[Entries on spatial positioning]
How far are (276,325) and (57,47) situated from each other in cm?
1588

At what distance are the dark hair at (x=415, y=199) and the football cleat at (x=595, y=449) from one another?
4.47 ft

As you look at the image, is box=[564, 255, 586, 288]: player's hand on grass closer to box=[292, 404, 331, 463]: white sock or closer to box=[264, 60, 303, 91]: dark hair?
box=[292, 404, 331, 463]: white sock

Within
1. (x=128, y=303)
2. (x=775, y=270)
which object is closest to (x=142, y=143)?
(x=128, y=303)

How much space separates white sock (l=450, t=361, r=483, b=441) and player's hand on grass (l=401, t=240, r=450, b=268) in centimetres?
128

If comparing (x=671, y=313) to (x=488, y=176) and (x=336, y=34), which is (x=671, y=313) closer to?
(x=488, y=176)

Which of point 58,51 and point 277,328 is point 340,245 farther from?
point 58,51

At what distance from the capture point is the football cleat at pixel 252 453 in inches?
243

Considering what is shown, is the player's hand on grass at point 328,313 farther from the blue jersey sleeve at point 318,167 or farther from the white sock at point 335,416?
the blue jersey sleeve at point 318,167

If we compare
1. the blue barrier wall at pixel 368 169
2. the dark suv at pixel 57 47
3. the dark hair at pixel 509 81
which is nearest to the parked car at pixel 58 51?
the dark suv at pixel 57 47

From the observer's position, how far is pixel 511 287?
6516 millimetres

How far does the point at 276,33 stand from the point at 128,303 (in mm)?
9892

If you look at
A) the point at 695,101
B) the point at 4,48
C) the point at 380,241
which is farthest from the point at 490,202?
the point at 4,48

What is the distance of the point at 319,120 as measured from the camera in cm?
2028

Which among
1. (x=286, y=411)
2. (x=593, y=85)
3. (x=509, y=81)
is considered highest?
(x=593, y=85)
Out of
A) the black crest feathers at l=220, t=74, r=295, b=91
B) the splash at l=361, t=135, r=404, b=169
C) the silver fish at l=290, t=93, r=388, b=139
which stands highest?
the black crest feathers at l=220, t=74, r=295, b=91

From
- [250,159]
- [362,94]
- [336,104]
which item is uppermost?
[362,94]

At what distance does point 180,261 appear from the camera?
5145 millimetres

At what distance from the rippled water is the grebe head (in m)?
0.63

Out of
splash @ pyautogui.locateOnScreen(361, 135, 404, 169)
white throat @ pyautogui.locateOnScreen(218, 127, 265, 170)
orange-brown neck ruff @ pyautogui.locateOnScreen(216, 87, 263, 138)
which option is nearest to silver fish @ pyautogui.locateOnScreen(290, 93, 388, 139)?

● REQUIREMENT
Without omitting anything, output the entries exactly.

● EXERCISE RESULT
How far are (276,325) and (57,47) situated from each other in cm?
1588

At what distance are the dark hair at (x=415, y=199) and the football cleat at (x=595, y=449) from one another?
4.47 ft

As you look at the image, is box=[564, 255, 586, 288]: player's hand on grass closer to box=[292, 404, 331, 463]: white sock or closer to box=[264, 60, 303, 91]: dark hair?
box=[292, 404, 331, 463]: white sock

Within
1. (x=128, y=303)
2. (x=775, y=270)
which object is closest to (x=142, y=143)?
(x=128, y=303)

How much space separates white sock (l=450, t=361, r=483, b=441) and player's hand on grass (l=401, t=240, r=450, b=268) in centimetres?
128

If comparing (x=671, y=313) to (x=488, y=176) and (x=336, y=34), which is (x=671, y=313) closer to?
(x=488, y=176)

Which of point 58,51 and point 277,328 is point 340,245 farther from?
point 58,51

At what distance from the capture point is the football cleat at pixel 252 453 in inches?
243

Considering what is shown, is the player's hand on grass at point 328,313 farther from the blue jersey sleeve at point 318,167 or farther from the white sock at point 335,416?
the blue jersey sleeve at point 318,167

If we compare
1. the blue barrier wall at pixel 368 169
2. the dark suv at pixel 57 47
3. the dark hair at pixel 509 81
which is nearest to the parked car at pixel 58 51?
the dark suv at pixel 57 47

From the observer's position, how far is pixel 511 287?
6516 millimetres

How far does the point at 276,33 stand from the point at 128,303 (in mm)?
9892

If you look at
A) the point at 695,101
B) the point at 4,48
C) the point at 380,241
which is farthest from the point at 490,202?
the point at 4,48

What is the distance of the point at 319,120 as measured from the camera in cm?
2028

Which among
1. (x=286, y=411)
2. (x=593, y=85)
3. (x=509, y=81)
is considered highest?
(x=593, y=85)
Out of
A) the black crest feathers at l=220, t=74, r=295, b=91
B) the splash at l=361, t=135, r=404, b=169
C) the silver fish at l=290, t=93, r=388, b=139
which stands highest?
the black crest feathers at l=220, t=74, r=295, b=91

From
- [250,159]
- [362,94]
- [336,104]
which item is uppermost?
[362,94]

At what distance does point 180,261 appear from the camera?
5145 millimetres

At what distance from the rippled water is the grebe head (in m)?
0.63

Out of
splash @ pyautogui.locateOnScreen(361, 135, 404, 169)
white throat @ pyautogui.locateOnScreen(218, 127, 265, 170)
orange-brown neck ruff @ pyautogui.locateOnScreen(216, 87, 263, 138)
which option is nearest to silver fish @ pyautogui.locateOnScreen(290, 93, 388, 139)?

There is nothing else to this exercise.